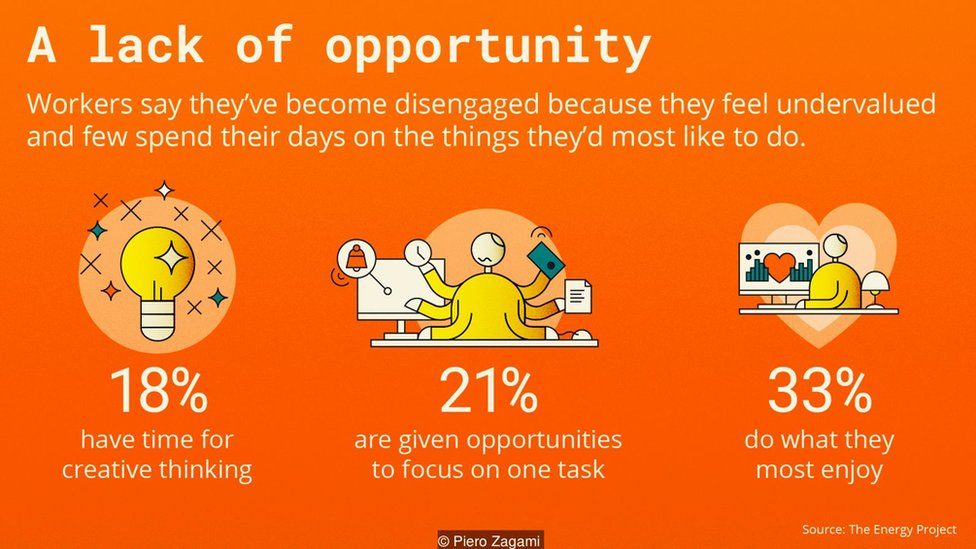 A lack of opportunity

Workers say they've become disengaged because they feel undervalued and few spend their days on the things they'd most like to do.

18%
have time for creative thinking

21%
are given opportunities to focus on one task

33%
do what they most enjoy

© Piero Zagami

Source: The Energy Project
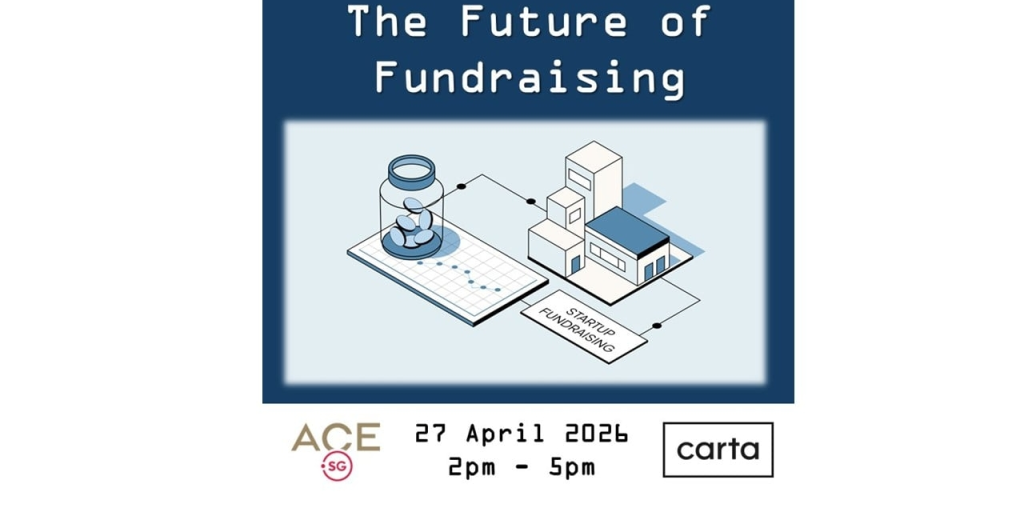 The Future of Fundraising

STARTUP FUNDRAISING

ACE SG

27 April 2026
2pm - 5pm

carta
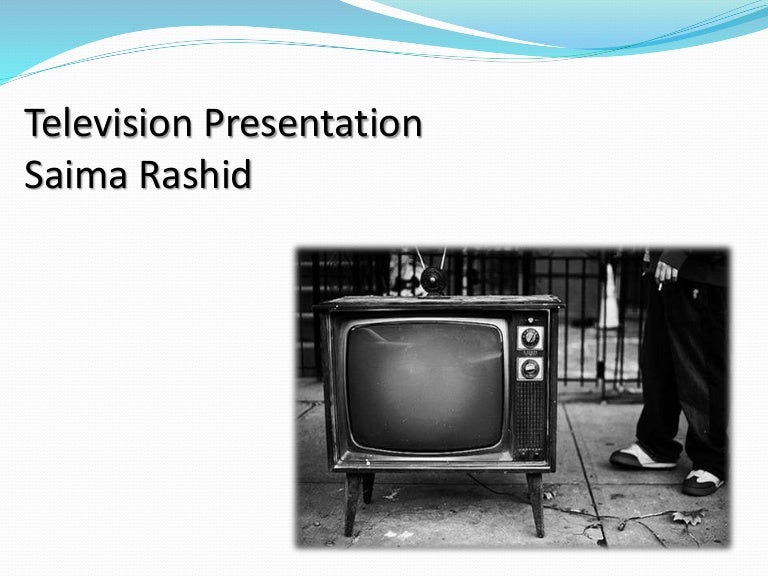 Television Presentation
Saima Rashid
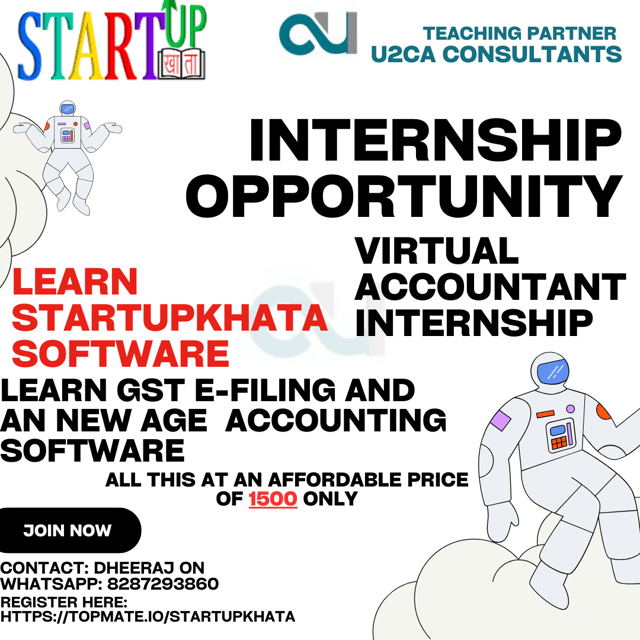 STARTUP खाता

TEACHING PARTNER
U2CA CONSULTANTS

INTERNSHIP OPPORTUNITY

VIRTUAL ACCOUNTANT INTERNSHIP

LEARN STARTUPKHATA SOFTWARE

LEARN GST E-FILING AND AN NEW AGE ACCOUNTING SOFTWARE

ALL THIS AT AN AFFORDABLE PRICE OF 1500 ONLY

JOIN NOW

CONTACT: DHEERAJ ON WHATSAPP: 8287293860
REGISTER HERE: HTTPS://TOPMATE.IO/STARTUPKHATA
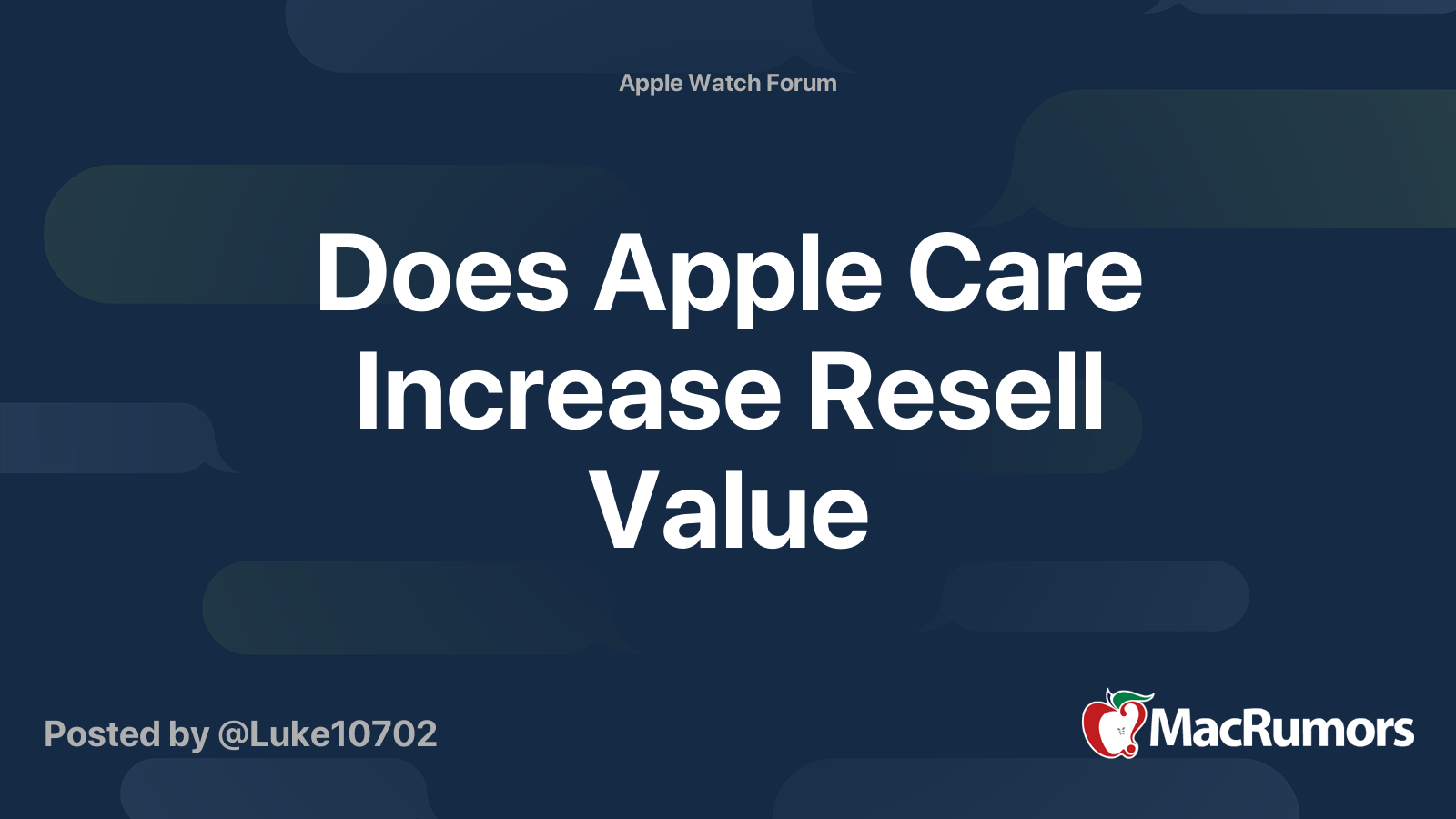 Apple Watch Forum

Does Apple Care Increase Resell Value

Posted by @Luke10702

MacRumors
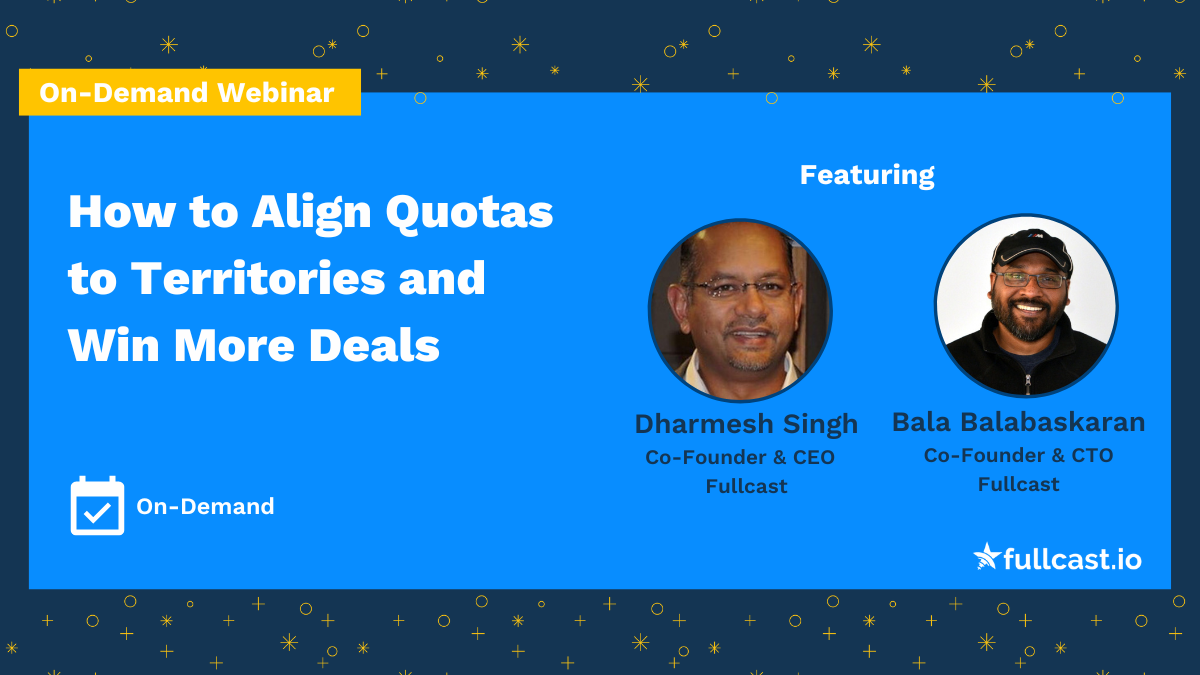 On-Demand Webinar

How to Align Quotas to Territories and Win More Deals

On-Demand

Featuring

Dharmesh Singh
Co-Founder & CEO
Fullcast

Bala Balabaskaran
Co-Founder & CTO
Fullcast

fullcast.io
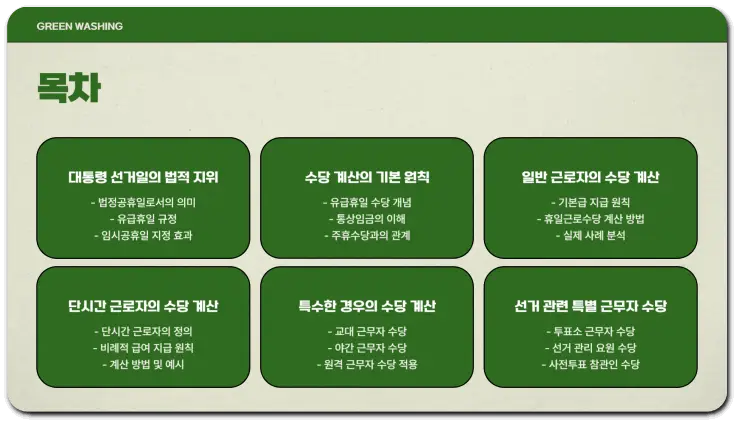 GREEN WASHING

목차

대통령 선거일의 법적 지위

- 법정공휴일로서의 의미
- 유급휴일 규정
- 임시공휴일 지정 효과

수당 계산의 기본 원칙

- 유급휴일 수당 개념
- 통상임금의 이해
- 주휴수당과의 관계

일반 근로자의 수당 계산

- 기본급 지급 원칙
- 휴일근로수당 계산 방법
- 실제 사례 분석

단시간 근로자의 수당 계산

- 단시간 근로자의 정의
- 비례적 급여 지급 원칙
- 계산 방법 및 예시

특수한 경우의 수당 계산

- 교대 근무자 수당
- 야간 근무자 수당
- 원격 근무자 수당 적용

선거 관련 특별 근무자 수당

- 투표소 근무자 수당
- 선거 관리 요원 수당
- 사전투표 참관인 수당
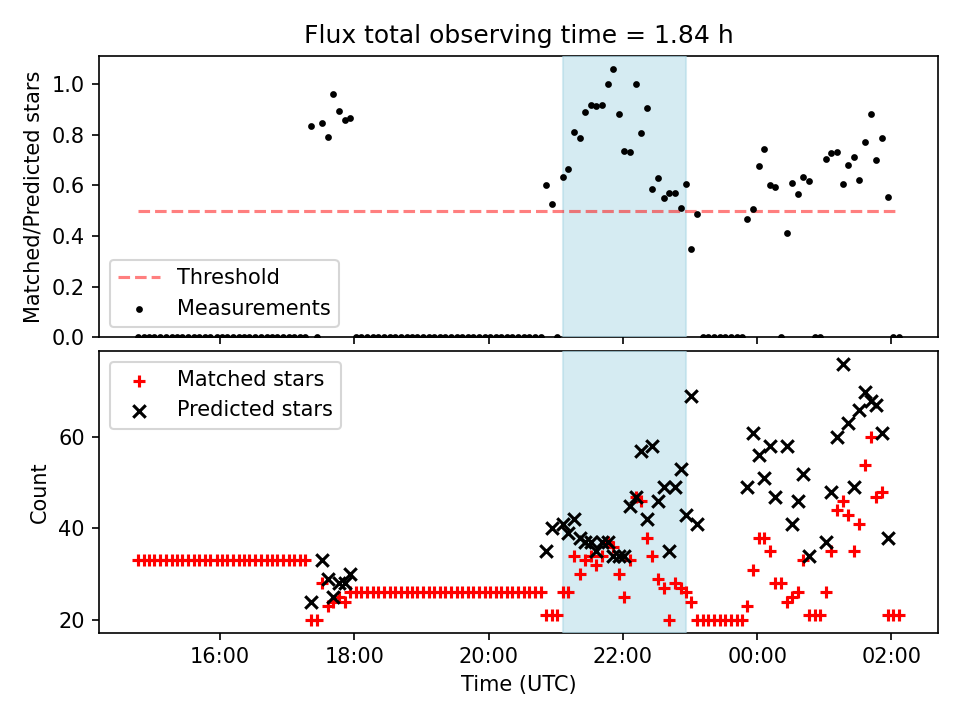 Flux total observing time = 1.84 h

Matched/Predicted stars
1.0
0.8
0.6
0.4
0.2
0.0

Threshold
Measurements

Matched stars
Predicted stars

Count
60
40
20

16:00
18:00
20:00
22:00
00:00
02:00
Time (UTC)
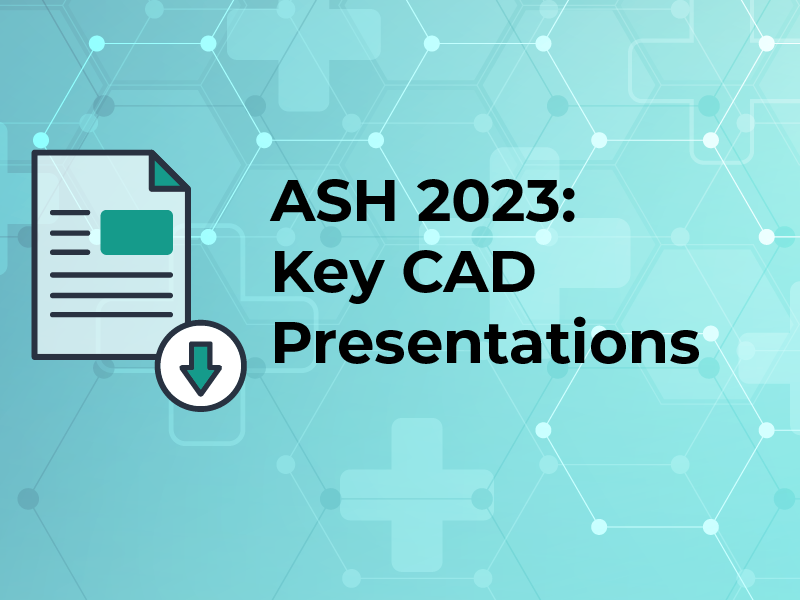 ASH 2023:
Key CAD
Presentations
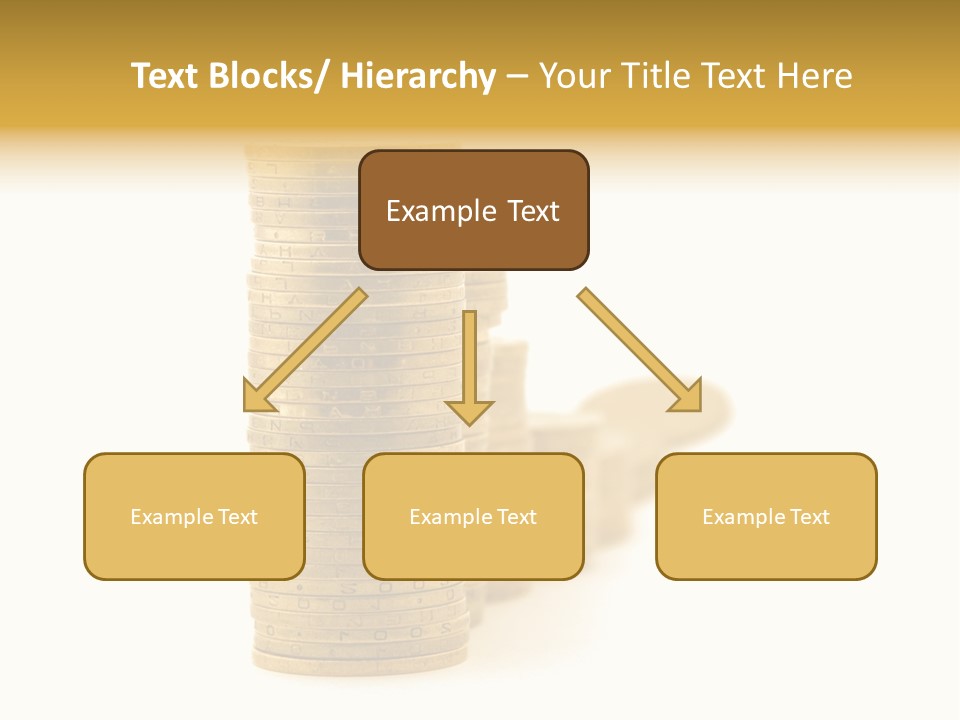 Text Blocks/ Hierarchy – Your Title Text Here

Example Text

Example Text

Example Text

Example Text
################
_EXERCISE PROMPT_
Above are the entries. Output exactly the lines beginning with the line that has "수당 계산의 기본 원칙" and ending with the line that has "- 사전투표 참관인 수당".

_EXERCISE RESULT_
수당 계산의 기본 원칙

- 유급휴일 수당 개념
- 통상임금의 이해
- 주휴수당과의 관계

일반 근로자의 수당 계산

- 기본급 지급 원칙
- 휴일근로수당 계산 방법
- 실제 사례 분석

단시간 근로자의 수당 계산

- 단시간 근로자의 정의
- 비례적 급여 지급 원칙
- 계산 방법 및 예시

특수한 경우의 수당 계산

- 교대 근무자 수당
- 야간 근무자 수당
- 원격 근무자 수당 적용

선거 관련 특별 근무자 수당

- 투표소 근무자 수당
- 선거 관리 요원 수당
- 사전투표 참관인 수당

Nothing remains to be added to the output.